--- Start of Extracted material ---

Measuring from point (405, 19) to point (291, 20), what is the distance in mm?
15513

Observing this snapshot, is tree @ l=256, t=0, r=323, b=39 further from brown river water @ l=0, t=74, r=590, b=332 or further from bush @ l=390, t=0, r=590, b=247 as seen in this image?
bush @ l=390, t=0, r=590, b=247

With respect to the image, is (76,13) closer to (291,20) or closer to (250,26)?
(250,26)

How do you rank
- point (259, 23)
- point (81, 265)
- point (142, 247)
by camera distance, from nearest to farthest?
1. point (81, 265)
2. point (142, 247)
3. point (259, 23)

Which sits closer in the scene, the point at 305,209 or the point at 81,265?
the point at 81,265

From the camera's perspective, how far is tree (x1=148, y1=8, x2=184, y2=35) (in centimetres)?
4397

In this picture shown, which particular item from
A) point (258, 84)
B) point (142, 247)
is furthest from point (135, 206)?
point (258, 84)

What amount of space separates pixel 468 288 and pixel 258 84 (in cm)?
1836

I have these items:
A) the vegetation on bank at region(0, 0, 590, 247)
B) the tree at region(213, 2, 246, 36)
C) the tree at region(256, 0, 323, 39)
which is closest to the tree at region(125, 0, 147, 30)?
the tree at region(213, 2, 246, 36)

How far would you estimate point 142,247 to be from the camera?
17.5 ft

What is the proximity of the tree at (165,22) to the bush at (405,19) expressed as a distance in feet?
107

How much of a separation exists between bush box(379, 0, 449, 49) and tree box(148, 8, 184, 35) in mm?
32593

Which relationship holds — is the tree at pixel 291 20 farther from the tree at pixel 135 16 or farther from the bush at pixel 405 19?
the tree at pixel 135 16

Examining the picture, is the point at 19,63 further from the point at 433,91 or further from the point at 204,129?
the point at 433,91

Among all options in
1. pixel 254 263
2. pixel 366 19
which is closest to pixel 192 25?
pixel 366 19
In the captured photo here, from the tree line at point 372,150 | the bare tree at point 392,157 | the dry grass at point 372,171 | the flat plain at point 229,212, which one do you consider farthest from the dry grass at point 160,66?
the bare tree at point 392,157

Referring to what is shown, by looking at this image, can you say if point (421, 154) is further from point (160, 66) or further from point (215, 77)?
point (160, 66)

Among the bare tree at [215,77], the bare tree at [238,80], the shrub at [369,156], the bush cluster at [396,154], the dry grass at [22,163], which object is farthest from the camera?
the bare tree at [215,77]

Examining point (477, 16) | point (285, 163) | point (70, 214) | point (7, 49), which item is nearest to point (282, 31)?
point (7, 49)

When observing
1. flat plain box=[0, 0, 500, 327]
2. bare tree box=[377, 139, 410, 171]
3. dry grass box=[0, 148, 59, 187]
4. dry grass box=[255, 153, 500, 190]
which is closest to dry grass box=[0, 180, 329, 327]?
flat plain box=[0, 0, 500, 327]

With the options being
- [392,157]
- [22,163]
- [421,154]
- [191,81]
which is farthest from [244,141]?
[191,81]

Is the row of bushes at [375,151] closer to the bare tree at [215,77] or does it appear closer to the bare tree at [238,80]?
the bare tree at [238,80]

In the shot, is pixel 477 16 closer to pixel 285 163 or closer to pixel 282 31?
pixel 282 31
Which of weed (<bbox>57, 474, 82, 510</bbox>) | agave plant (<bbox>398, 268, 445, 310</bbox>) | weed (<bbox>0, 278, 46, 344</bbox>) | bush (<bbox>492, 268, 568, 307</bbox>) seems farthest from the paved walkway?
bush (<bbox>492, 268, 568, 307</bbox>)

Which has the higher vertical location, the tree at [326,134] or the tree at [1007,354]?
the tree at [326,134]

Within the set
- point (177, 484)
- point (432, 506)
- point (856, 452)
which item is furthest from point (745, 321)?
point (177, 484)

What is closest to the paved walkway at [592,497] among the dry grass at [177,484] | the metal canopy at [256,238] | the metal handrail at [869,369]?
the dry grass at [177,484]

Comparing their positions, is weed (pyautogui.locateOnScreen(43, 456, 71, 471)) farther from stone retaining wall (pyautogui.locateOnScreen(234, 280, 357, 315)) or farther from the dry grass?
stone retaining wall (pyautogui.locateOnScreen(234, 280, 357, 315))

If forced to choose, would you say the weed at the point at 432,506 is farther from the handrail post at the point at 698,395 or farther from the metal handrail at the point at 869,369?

--- End of Extracted material ---

> Goal:
Write out all of the data above as a JSON array of strings, with one string for each line and no blank lines included.

> The solution:
[
  "Measuring from point (405, 19) to point (291, 20), what is the distance in mm?",
  "15513",
  "Observing this snapshot, is tree @ l=256, t=0, r=323, b=39 further from brown river water @ l=0, t=74, r=590, b=332 or further from bush @ l=390, t=0, r=590, b=247 as seen in this image?",
  "bush @ l=390, t=0, r=590, b=247",
  "With respect to the image, is (76,13) closer to (291,20) or closer to (250,26)?",
  "(250,26)",
  "How do you rank",
  "- point (259, 23)",
  "- point (81, 265)",
  "- point (142, 247)",
  "by camera distance, from nearest to farthest?",
  "1. point (81, 265)",
  "2. point (142, 247)",
  "3. point (259, 23)",
  "Which sits closer in the scene, the point at 305,209 or the point at 81,265?",
  "the point at 81,265",
  "From the camera's perspective, how far is tree (x1=148, y1=8, x2=184, y2=35) (in centimetres)?",
  "4397",
  "In this picture shown, which particular item from",
  "A) point (258, 84)",
  "B) point (142, 247)",
  "is furthest from point (135, 206)?",
  "point (258, 84)",
  "What amount of space separates pixel 468 288 and pixel 258 84 (in cm)?",
  "1836",
  "I have these items:",
  "A) the vegetation on bank at region(0, 0, 590, 247)",
  "B) the tree at region(213, 2, 246, 36)",
  "C) the tree at region(256, 0, 323, 39)",
  "which is closest to the tree at region(125, 0, 147, 30)?",
  "the tree at region(213, 2, 246, 36)",
  "How far would you estimate point 142,247 to be from the camera?",
  "17.5 ft",
  "What is the proximity of the tree at (165,22) to the bush at (405,19) expressed as a distance in feet?",
  "107",
  "How much of a separation exists between bush box(379, 0, 449, 49) and tree box(148, 8, 184, 35) in mm?",
  "32593",
  "Which relationship holds — is the tree at pixel 291 20 farther from the tree at pixel 135 16 or farther from the bush at pixel 405 19?",
  "the tree at pixel 135 16",
  "Examining the picture, is the point at 19,63 further from the point at 433,91 or further from the point at 204,129?",
  "the point at 433,91",
  "Among all options in",
  "1. pixel 254 263",
  "2. pixel 366 19",
  "which is closest to pixel 192 25?",
  "pixel 366 19",
  "In the captured photo here, from the tree line at point 372,150 | the bare tree at point 392,157 | the dry grass at point 372,171 | the flat plain at point 229,212, which one do you consider farthest from the dry grass at point 160,66?",
  "the bare tree at point 392,157",
  "Referring to what is shown, by looking at this image, can you say if point (421, 154) is further from point (160, 66) or further from point (215, 77)?",
  "point (160, 66)",
  "Among the bare tree at [215,77], the bare tree at [238,80], the shrub at [369,156], the bush cluster at [396,154], the dry grass at [22,163], which object is farthest from the camera?",
  "the bare tree at [215,77]",
  "Examining point (477, 16) | point (285, 163) | point (70, 214) | point (7, 49), which item is nearest to point (282, 31)?",
  "point (7, 49)",
  "When observing",
  "1. flat plain box=[0, 0, 500, 327]",
  "2. bare tree box=[377, 139, 410, 171]",
  "3. dry grass box=[0, 148, 59, 187]",
  "4. dry grass box=[255, 153, 500, 190]",
  "which is closest to dry grass box=[0, 180, 329, 327]?",
  "flat plain box=[0, 0, 500, 327]",
  "With the options being",
  "- [392,157]",
  "- [22,163]",
  "- [421,154]",
  "- [191,81]",
  "which is farthest from [244,141]?",
  "[191,81]",
  "Is the row of bushes at [375,151] closer to the bare tree at [215,77] or does it appear closer to the bare tree at [238,80]?",
  "the bare tree at [238,80]",
  "In the shot, is pixel 477 16 closer to pixel 285 163 or closer to pixel 282 31?",
  "pixel 282 31",
  "Which of weed (<bbox>57, 474, 82, 510</bbox>) | agave plant (<bbox>398, 268, 445, 310</bbox>) | weed (<bbox>0, 278, 46, 344</bbox>) | bush (<bbox>492, 268, 568, 307</bbox>) seems farthest from the paved walkway?",
  "bush (<bbox>492, 268, 568, 307</bbox>)",
  "Which has the higher vertical location, the tree at [326,134] or the tree at [1007,354]?",
  "the tree at [326,134]",
  "Within the set",
  "- point (177, 484)",
  "- point (432, 506)",
  "- point (856, 452)",
  "which item is furthest from point (745, 321)?",
  "point (177, 484)",
  "What is closest to the paved walkway at [592,497] among the dry grass at [177,484] | the metal canopy at [256,238] | the metal handrail at [869,369]?",
  "the dry grass at [177,484]",
  "Comparing their positions, is weed (pyautogui.locateOnScreen(43, 456, 71, 471)) farther from stone retaining wall (pyautogui.locateOnScreen(234, 280, 357, 315)) or farther from the dry grass?",
  "stone retaining wall (pyautogui.locateOnScreen(234, 280, 357, 315))",
  "If forced to choose, would you say the weed at the point at 432,506 is farther from the handrail post at the point at 698,395 or farther from the metal handrail at the point at 869,369?"
]